Lamento de verdad que ese maldito te pusiera las manos encima, si yo hubiese sabido…
Si tú hubieses sabido ¿Qué? ¿Qué habrías hecho? – pregunto Bulma viéndolo fijamente
Te habría sacado de ahí, no por que seas mi trofeo, simplemente siento que no fue justo, no has hecho nada, para merecer un trato así – respondió el sin saber muy bien porque decía lo que estaba diciendo
¿Justo? ¿Y tú que sabes de la justicia? Eres un sayayin, matas por placer sin ver a quien, ni como – dijo la peli azul casi al borde del llanto. No podía creer que alguien fuera tan hipócrita
Sí es verdad, pero yo no elegí esta vida, naci sayayin. Además tú rey también es sayayin, y no creo que lo desprecies tanto como a mí – respondió Vegeta
Mi tío Goku, y mis primos Gohan y Goten, nacieron aquí en la Tierra, en familia, en paz, por eso su comportamiento es distinto. Yo no odio a tu raza, odio lo que hacen – respondió Bulma
Tú lo has dicho ellos nacieron aquí, se criaron como terrícolas, yo nací rodeado de muerte y guerra, con los de mi raza, desde que aprendí a ponerme en pie, se me enseño a matar, y disfrutar la muerte misma –
Significa que no eres feliz siendo como eres ¿De haber tenido otra opción seria diferente? – pregunto Bulma un tanto emocionada
No, te mentiría si te digo lo contrario, me gusta ser lo que soy, además no tengo motivos para ser diferente. Y ya no cuestiones más, aún es media noche, quiero dormir – dijo él dándole la espalda y acomodándose entre las cobijas
Bulma no se atrevió a cuestionarle más, sabía que si decía algo más podía ponerlo de malas, además no lo considero necesario, él era un asesino, y jamás cambiara por nada… y por nadie.
Mientras tanto…
En el castillo, en la habitación del menor de los príncipes, Pars se encontraba curándole todas las heridas a Goten, quien se encontraba recostado en un pequeño sofá.

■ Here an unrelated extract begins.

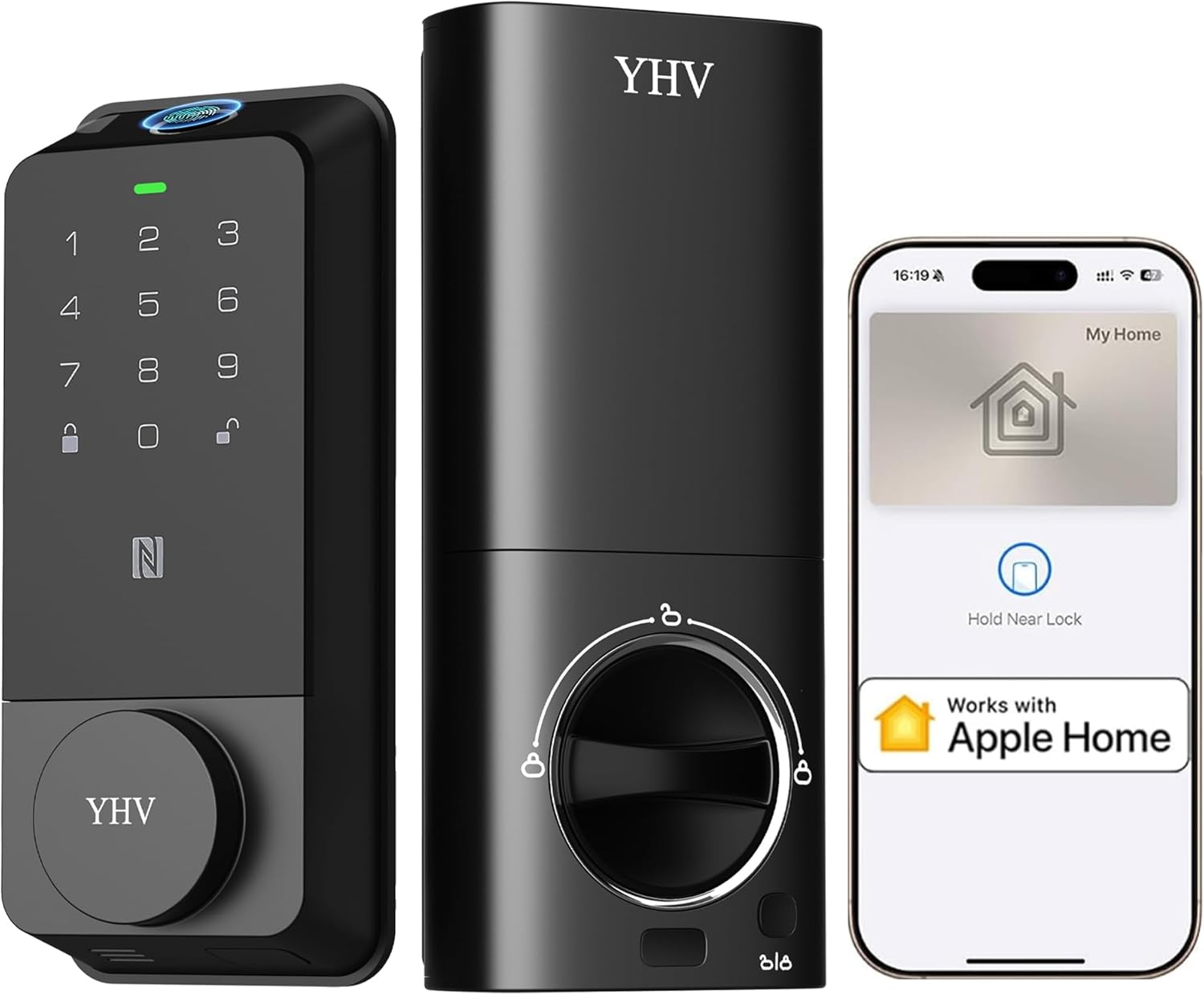 Keyless Entry Door Lock, Fingerprint Smart Lock with Apple Home Safety Deadbolt Supports Apple Homekit with Code, Built-in Wi-Fi, IP65, App Remote Control, Alexa & Google Voice Control for Front Door 61mzwt7yyrl. ac sl1500 .jpg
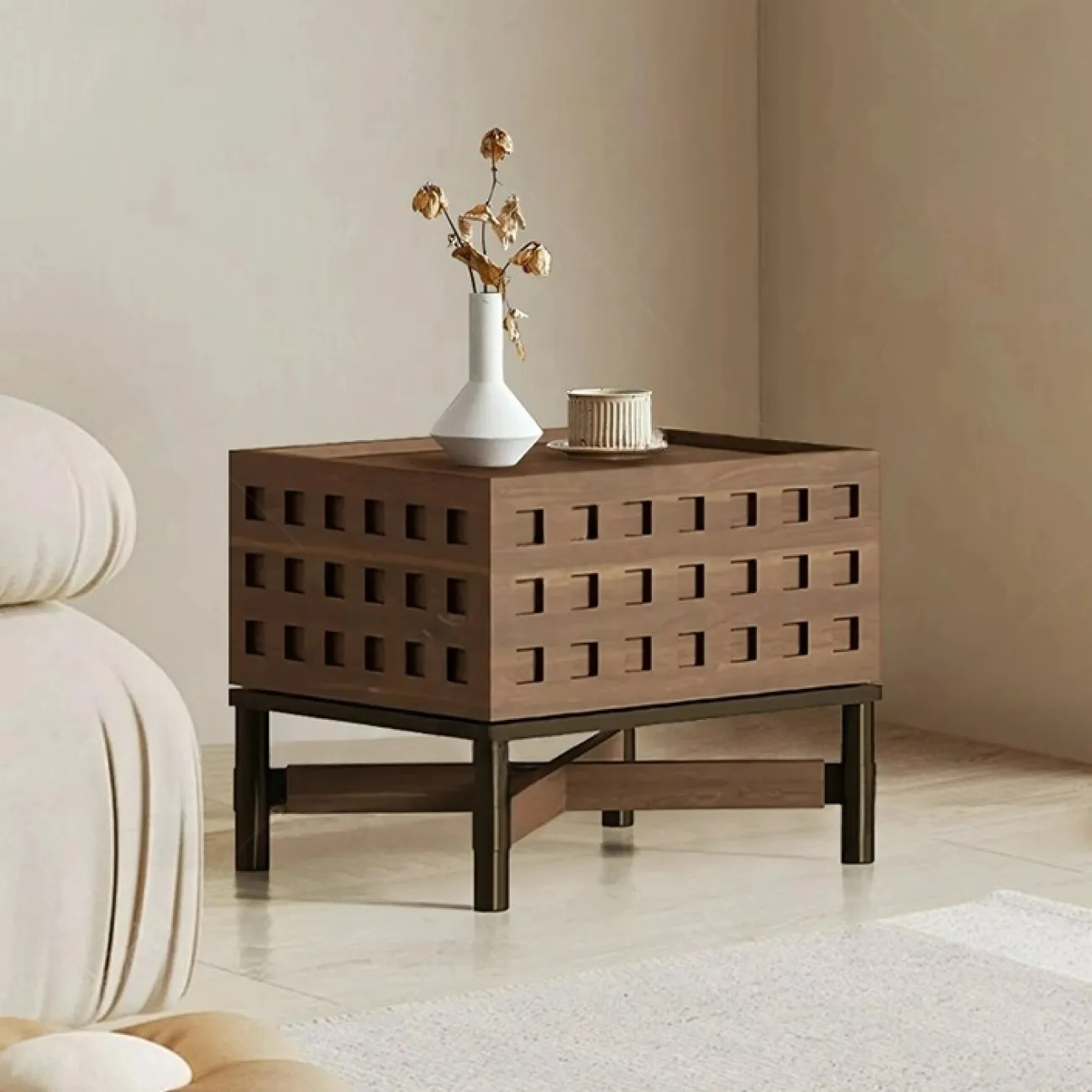 Оригинальная прикроватная тумба Minicum из дерева PT39620-32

Creí que iba a matarme – dijo él de pronto, captando la atención de Pars
Debo admitir que por un momento yo también lo pensé, pero demostraste, lo fuerte y capaz que eres, venciste a un gran guerrero y estas aquí – dijo ella, con suma ternura, para después obsequiarle un largo beso a su amado
Lo hice por ti, no quería perderte – dijo el mientras tomaba la mano de Pars y la besaba tiernamente
Jamás me perderás, jamás – dijo ella.
Esa noche los dos hicieron el amor, como nunca en la vida, dejando escapar así todo el miedo y la desesperación que sentían. Pues si bien la guerra no había terminado, ya estaban a un paso más de la victoria.